Start of Block
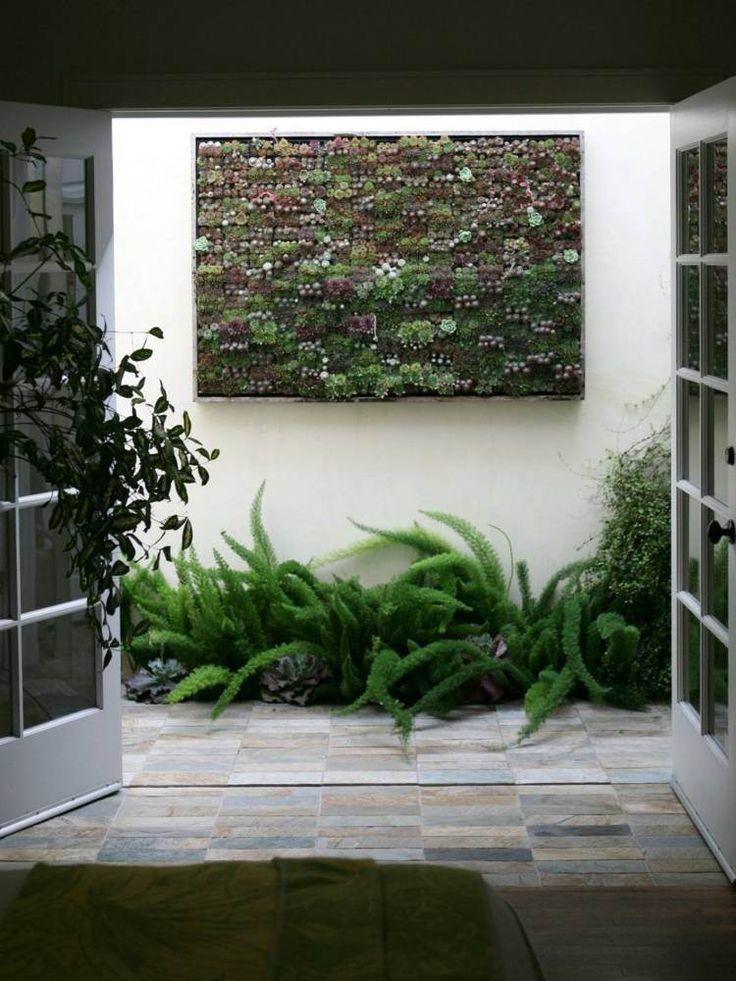 mur végétal avec plantes succulentes et fougères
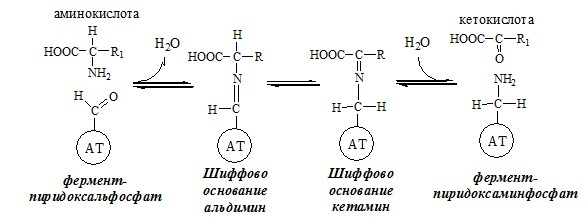 Механизм переаминирования аминокислоты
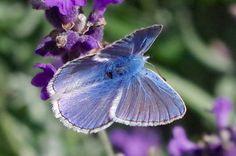 Common Blue Butterfly, Dorset 3 https://rollingharbourlife.wordpress.com/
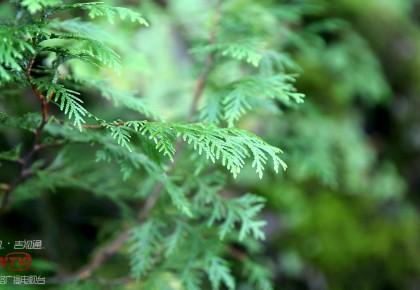 吉林省发现大面积珍稀濒危保护植物——野生长白侧柏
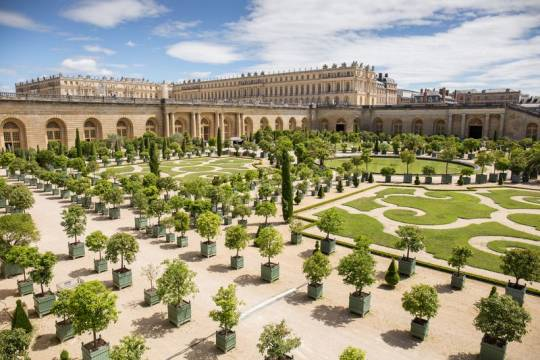 """File:Château de Versailles (Orangerie).jpg"" by Nono vlf is licensed under CC BY-SA 4.0 - Source = https://upload.wikimedia.org/wikipedia/commons/7/74/Ch%C3%A2teau_de_Versailles_%28Orangerie%29.jpg"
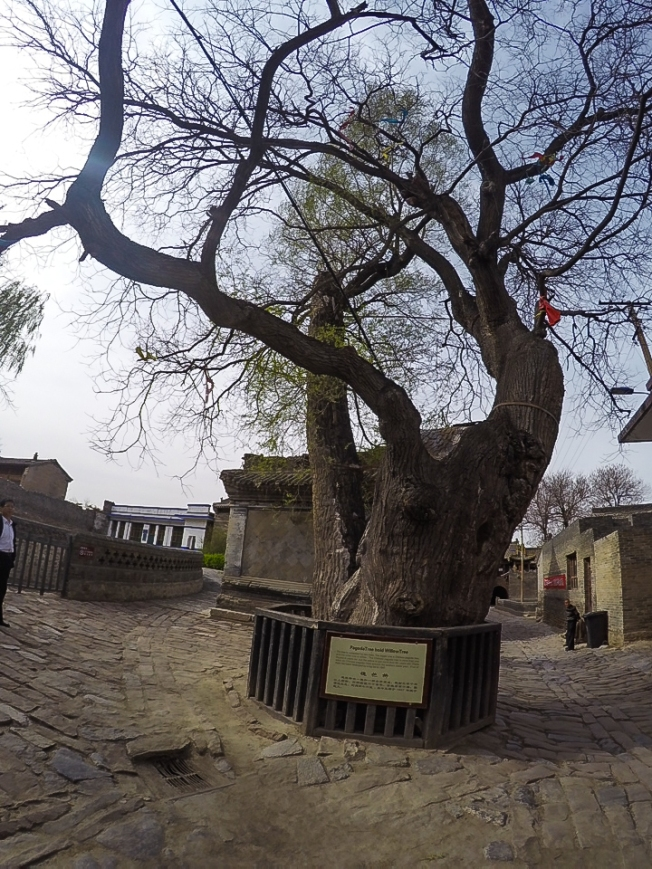 dying pagoda tree, saved by the willow tree planted by the villagers. The two merged and helped one another.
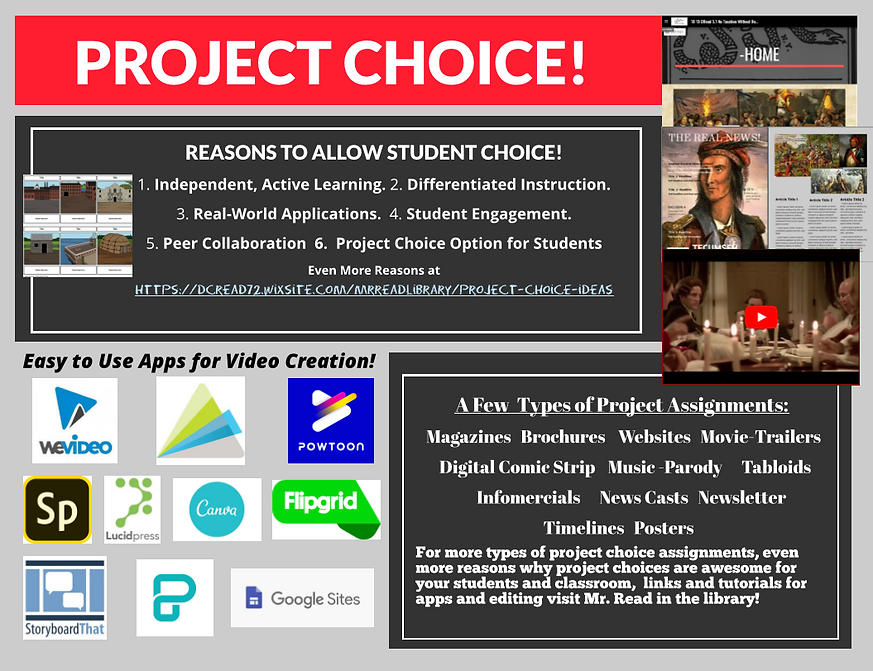 project choice infographic.PNG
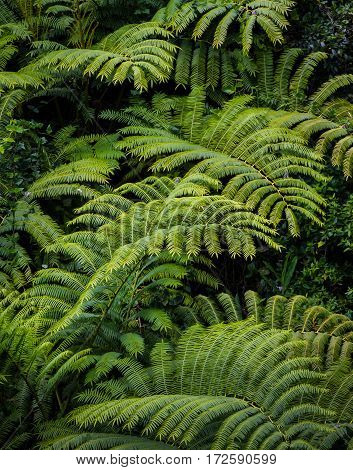 Lush bamboo grows in the Hawaiian Islands.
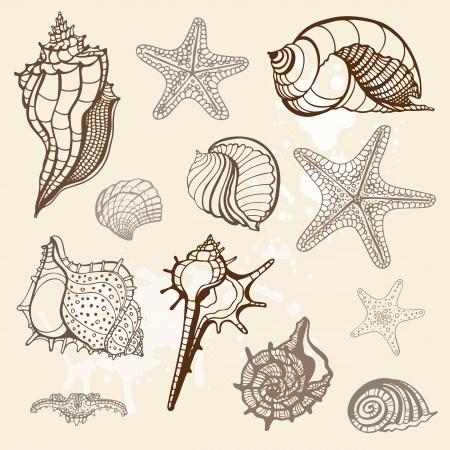 seestern: Grange Muscheln Sammlung Handdrawn Vektor-Illustration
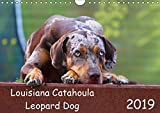 Louisiana Catahoula Leopard Dog - Catahoula Kalender 2016 (Wall Calendar 2019, 14 Pages, Size DIN A4 = 8.27 x 11.69 inches)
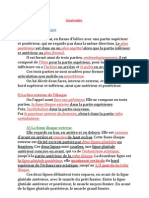 anatomie-l-os-iliaque-pdf
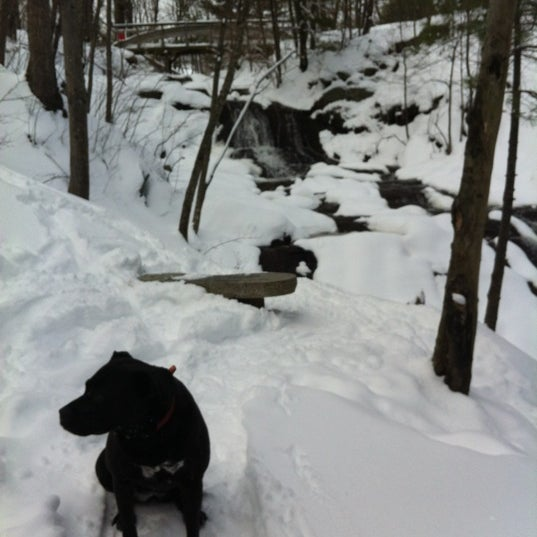 Photo taken at Jewell Falls by Stacy K. on 3/2/2012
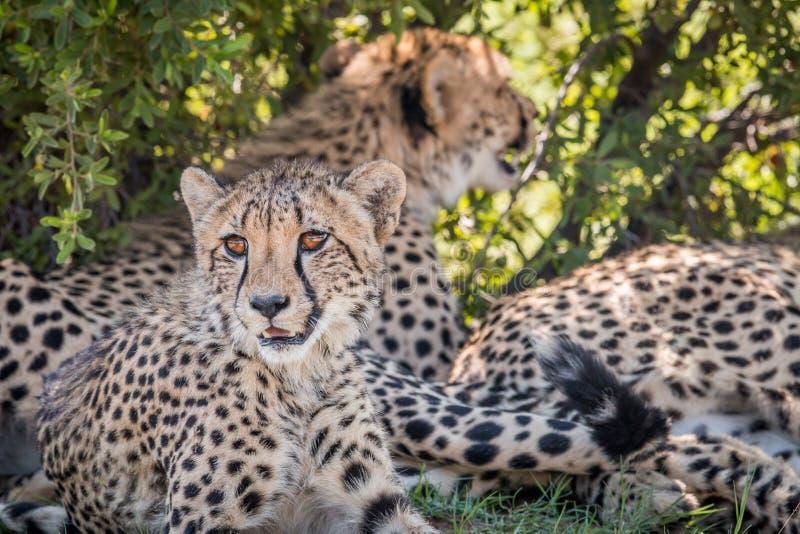 I huvudrollen gepard som ner lägger och royaltyfri fotografi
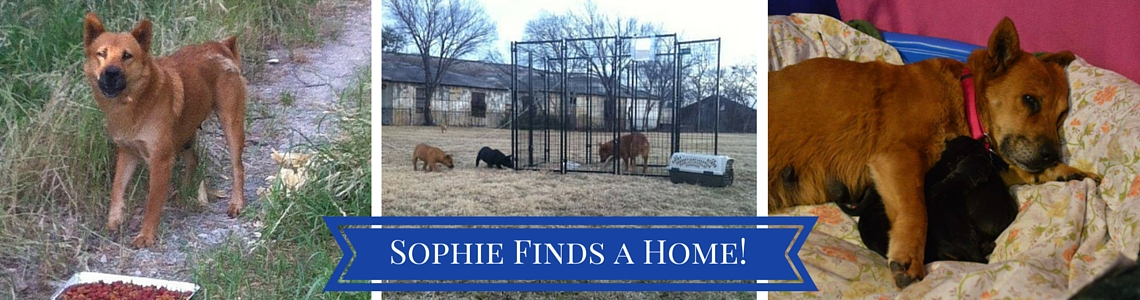 Sophie Finds a Home
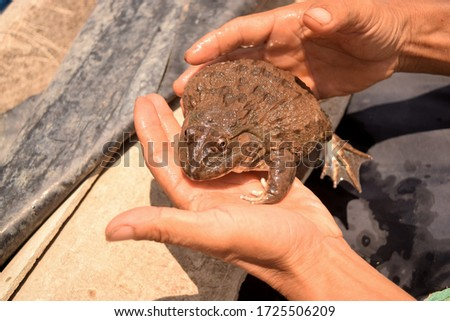 this pic show the Chinese edible frog or rice field frog scientific name Hoplobatrachus rugulosus on hand, it's a economic aquatic animals and local food in nature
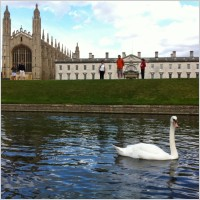 kingscollege_cambridge_swan_236516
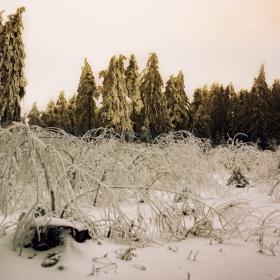 Зимата... един добър художник!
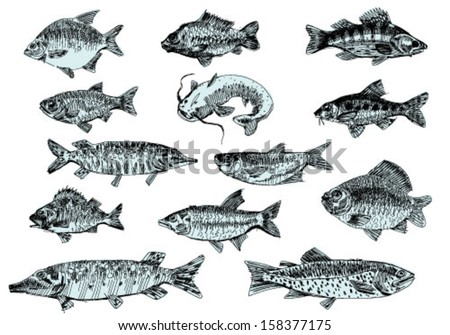 set of river fishes - stock vector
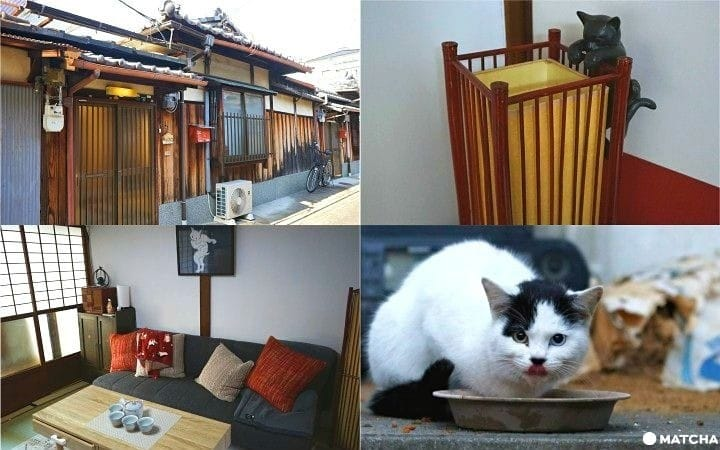 Maneki Machiya In Kyoto - Stay At A Historical House And Support Cats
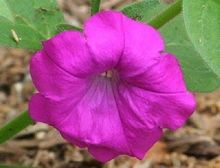 50seeds/pack LAURA BUSH GLOWING MAGENTA PETUNIA FLOWER plant SEEDS easy grow / ANNUAL Little Garden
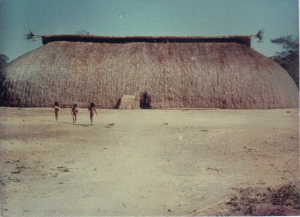 Figura 4- Imagem de uma oca da aldeia Kamaiurá. Em geral, em cada oca vivem cerca de 3 a 4 famílias.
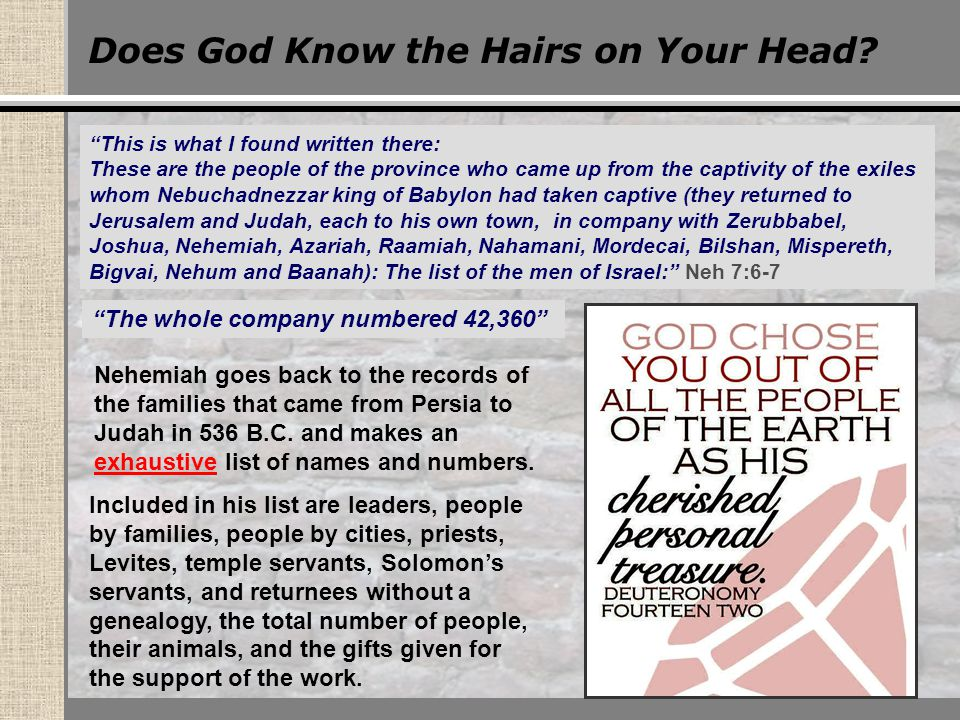 Does God Know the Hairs on Your Head.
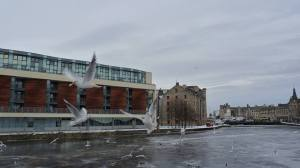 เอดินเบิร์ก สก๊อตแลนด์ (Water of Leith, Edinburgh winter 2010)
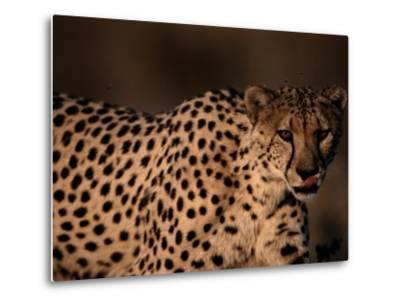 A Portrait of a Hungry African Cheetah-Chris Johns-Metal Print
End of Block
Would you set down each line of the listing above exactly, apart from the pictures?

 mur végétal avec plantes succulentes et fougères
 Механизм переаминирования аминокислоты
 Common Blue Butterfly, Dorset 3 https://rollingharbourlife.wordpress.com/
 吉林省发现大面积珍稀濒危保护植物——野生长白侧柏
 """File:Château de Versailles (Orangerie).jpg"" by Nono vlf is licensed under CC BY-SA 4.0 - Source = https://upload.wikimedia.org/wikipedia/commons/7/74/Ch%C3%A2teau_de_Versailles_%28Orangerie%29.jpg"
 dying pagoda tree, saved by the willow tree planted by the villagers. The two merged and helped one another.
 project choice infographic.PNG
 Lush bamboo grows in the Hawaiian Islands.
 seestern: Grange Muscheln Sammlung Handdrawn Vektor-Illustration
 Louisiana Catahoula Leopard Dog - Catahoula Kalender 2016 (Wall Calendar 2019, 14 Pages, Size DIN A4 = 8.27 x 11.69 inches)
 anatomie-l-os-iliaque-pdf
 Photo taken at Jewell Falls by Stacy K. on 3/2/2012
 I huvudrollen gepard som ner lägger och royaltyfri fotografi
 Sophie Finds a Home
 this pic show the Chinese edible frog or rice field frog scientific name Hoplobatrachus rugulosus on hand, it's a economic aquatic animals and local food in nature
 kingscollege_cambridge_swan_236516
 Зимата... един добър художник!
 set of river fishes - stock vector
 Maneki Machiya In Kyoto - Stay At A Historical House And Support Cats
 50seeds/pack LAURA BUSH GLOWING MAGENTA PETUNIA FLOWER plant SEEDS easy grow / ANNUAL Little Garden
 Figura 4- Imagem de uma oca da aldeia Kamaiurá. Em geral, em cada oca vivem cerca de 3 a 4 famílias.
 Does God Know the Hairs on Your Head.
 เอดินเบิร์ก สก๊อตแลนด์ (Water of Leith, Edinburgh winter 2010)
 A Portrait of a Hungry African Cheetah-Chris Johns-Metal Print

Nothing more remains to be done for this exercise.